=== AVAILABLE RECORDS ===

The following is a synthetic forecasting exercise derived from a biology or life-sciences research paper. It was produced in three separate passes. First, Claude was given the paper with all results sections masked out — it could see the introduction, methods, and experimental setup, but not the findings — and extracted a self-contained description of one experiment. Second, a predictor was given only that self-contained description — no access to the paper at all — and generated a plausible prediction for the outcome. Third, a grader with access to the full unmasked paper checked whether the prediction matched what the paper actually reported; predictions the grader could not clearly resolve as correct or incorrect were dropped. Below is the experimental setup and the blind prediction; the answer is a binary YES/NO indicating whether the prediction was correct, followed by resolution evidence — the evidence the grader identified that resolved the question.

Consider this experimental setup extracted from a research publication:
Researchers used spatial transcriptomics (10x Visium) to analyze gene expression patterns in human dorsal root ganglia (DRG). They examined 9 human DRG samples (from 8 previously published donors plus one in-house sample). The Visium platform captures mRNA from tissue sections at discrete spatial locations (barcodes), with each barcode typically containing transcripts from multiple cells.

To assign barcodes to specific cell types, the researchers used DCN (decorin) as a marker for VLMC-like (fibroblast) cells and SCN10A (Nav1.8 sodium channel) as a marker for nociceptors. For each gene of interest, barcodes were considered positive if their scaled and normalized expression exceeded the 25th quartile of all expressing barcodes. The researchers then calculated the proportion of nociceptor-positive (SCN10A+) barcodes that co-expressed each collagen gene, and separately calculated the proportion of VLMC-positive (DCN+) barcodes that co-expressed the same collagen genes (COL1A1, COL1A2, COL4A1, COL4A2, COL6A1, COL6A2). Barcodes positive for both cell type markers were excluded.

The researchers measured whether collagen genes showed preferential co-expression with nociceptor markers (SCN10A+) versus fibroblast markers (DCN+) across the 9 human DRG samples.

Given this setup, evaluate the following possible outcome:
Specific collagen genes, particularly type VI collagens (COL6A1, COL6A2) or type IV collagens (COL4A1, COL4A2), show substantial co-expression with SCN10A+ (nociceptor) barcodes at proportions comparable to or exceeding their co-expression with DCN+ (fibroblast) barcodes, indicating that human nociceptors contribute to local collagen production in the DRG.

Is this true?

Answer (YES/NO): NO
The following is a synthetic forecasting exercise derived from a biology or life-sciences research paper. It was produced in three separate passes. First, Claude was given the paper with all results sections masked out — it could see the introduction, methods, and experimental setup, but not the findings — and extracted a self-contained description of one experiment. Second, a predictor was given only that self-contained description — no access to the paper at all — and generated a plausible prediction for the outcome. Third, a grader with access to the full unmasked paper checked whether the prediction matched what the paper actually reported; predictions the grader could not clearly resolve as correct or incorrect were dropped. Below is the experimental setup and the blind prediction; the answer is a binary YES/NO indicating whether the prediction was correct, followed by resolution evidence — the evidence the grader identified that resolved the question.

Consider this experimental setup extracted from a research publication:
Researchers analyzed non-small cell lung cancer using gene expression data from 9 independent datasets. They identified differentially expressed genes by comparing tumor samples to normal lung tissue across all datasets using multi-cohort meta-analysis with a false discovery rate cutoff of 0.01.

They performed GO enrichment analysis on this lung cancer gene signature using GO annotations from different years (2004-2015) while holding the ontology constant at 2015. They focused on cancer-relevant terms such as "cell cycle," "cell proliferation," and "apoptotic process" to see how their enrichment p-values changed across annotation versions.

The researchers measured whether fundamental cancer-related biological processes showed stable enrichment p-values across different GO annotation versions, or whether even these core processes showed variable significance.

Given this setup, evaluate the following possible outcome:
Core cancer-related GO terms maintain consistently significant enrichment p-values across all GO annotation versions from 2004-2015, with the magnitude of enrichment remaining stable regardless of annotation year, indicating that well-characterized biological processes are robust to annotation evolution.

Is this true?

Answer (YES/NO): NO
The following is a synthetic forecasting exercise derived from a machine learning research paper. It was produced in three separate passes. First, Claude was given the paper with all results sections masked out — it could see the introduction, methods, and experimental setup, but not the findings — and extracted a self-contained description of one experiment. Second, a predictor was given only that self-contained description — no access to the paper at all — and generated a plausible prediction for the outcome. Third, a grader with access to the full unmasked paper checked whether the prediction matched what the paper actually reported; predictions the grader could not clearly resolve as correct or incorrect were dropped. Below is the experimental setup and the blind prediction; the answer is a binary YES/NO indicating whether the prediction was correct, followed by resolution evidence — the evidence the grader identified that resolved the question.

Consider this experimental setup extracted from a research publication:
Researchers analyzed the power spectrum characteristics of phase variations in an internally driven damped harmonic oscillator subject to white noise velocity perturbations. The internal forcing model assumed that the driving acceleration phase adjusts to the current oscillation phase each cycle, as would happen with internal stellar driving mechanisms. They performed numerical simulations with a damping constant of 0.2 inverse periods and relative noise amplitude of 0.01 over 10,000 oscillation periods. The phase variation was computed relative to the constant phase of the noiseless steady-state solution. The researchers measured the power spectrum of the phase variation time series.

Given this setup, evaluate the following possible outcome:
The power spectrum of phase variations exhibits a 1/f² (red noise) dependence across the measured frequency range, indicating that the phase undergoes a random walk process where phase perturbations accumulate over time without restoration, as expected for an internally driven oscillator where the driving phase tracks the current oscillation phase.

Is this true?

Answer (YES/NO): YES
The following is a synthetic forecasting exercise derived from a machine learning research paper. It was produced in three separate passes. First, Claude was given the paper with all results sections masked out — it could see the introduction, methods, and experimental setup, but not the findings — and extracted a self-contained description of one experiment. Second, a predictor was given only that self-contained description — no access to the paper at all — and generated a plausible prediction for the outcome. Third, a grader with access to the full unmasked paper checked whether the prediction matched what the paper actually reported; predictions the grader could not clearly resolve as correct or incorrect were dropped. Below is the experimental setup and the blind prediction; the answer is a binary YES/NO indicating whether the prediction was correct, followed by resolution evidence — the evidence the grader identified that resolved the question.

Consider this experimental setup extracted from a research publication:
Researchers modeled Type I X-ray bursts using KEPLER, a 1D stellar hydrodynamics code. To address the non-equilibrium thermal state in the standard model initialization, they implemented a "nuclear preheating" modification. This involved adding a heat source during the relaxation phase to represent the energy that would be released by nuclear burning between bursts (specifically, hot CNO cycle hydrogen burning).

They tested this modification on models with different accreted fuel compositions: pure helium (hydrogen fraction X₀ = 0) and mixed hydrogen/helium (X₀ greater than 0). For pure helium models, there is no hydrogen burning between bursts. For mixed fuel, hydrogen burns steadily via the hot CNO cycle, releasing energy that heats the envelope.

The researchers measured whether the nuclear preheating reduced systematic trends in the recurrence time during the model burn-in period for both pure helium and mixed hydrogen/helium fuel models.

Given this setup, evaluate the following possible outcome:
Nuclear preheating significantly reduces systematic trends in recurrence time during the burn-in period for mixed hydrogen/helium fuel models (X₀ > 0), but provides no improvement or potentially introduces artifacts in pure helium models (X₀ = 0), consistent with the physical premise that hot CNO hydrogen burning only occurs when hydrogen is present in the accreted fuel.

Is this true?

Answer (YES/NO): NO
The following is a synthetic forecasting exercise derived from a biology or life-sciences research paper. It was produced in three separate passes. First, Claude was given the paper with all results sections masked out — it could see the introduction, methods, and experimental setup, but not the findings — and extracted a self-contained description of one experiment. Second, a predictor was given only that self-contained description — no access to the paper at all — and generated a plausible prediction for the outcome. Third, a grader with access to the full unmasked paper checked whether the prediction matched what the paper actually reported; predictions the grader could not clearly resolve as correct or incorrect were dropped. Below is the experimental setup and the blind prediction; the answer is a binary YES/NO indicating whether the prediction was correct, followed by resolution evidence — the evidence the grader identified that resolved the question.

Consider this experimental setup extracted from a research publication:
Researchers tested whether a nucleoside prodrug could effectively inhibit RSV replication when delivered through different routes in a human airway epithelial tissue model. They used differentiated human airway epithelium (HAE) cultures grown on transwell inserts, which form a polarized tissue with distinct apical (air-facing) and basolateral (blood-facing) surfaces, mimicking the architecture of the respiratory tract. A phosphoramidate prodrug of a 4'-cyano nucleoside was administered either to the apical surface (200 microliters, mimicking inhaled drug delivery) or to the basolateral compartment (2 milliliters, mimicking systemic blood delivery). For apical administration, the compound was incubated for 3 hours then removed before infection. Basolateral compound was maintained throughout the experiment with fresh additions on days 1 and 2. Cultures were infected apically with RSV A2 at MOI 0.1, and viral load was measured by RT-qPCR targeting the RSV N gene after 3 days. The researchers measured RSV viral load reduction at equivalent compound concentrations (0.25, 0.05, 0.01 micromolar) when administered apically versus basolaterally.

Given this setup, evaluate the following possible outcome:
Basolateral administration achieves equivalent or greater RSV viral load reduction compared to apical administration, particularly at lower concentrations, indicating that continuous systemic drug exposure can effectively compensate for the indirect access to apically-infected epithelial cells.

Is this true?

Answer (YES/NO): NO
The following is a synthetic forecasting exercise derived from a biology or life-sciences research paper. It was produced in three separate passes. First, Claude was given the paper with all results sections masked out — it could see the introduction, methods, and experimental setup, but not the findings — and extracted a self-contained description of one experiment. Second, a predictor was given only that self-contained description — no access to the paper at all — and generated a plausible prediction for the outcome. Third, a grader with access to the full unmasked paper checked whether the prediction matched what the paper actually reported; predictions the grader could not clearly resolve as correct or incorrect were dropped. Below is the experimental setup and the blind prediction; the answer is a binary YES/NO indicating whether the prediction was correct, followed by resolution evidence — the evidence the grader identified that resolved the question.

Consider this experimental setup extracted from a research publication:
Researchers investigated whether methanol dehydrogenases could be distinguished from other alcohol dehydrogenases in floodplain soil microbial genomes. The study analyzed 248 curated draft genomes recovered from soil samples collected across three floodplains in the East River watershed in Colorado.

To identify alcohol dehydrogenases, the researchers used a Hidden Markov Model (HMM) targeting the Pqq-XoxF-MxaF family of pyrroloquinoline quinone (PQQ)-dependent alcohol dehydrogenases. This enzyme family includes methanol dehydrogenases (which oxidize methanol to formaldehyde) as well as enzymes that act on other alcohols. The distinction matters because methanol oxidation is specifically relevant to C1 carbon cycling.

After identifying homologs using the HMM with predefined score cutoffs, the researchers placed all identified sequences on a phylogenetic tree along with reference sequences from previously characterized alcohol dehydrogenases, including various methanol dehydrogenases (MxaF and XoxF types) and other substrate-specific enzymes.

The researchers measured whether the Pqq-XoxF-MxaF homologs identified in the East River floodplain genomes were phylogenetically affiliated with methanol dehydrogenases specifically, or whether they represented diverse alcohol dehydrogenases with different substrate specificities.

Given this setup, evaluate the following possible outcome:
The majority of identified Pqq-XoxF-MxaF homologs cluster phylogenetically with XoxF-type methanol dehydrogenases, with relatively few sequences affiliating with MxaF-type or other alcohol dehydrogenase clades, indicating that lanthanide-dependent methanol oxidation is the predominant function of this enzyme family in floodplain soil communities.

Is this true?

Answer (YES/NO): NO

===

The answer must be a verbatim transcription of the entries above, from the first line through the line that contains "Researchers used spatial", and nothing more.

TASK RESULT ▸
The following is a synthetic forecasting exercise derived from a biology or life-sciences research paper. It was produced in three separate passes. First, Claude was given the paper with all results sections masked out — it could see the introduction, methods, and experimental setup, but not the findings — and extracted a self-contained description of one experiment. Second, a predictor was given only that self-contained description — no access to the paper at all — and generated a plausible prediction for the outcome. Third, a grader with access to the full unmasked paper checked whether the prediction matched what the paper actually reported; predictions the grader could not clearly resolve as correct or incorrect were dropped. Below is the experimental setup and the blind prediction; the answer is a binary YES/NO indicating whether the prediction was correct, followed by resolution evidence — the evidence the grader identified that resolved the question.

Consider this experimental setup extracted from a research publication:
Researchers used spatial transcriptomics (10x Visium) to analyze gene expression patterns in human dorsal root ganglia (DRG). They examined 9 human DRG samples (from 8 previously published donors plus one in-house sample). The Visium platform captures mRNA from tissue sections at discrete spatial locations (barcodes), with each barcode typically containing transcripts from multiple cells.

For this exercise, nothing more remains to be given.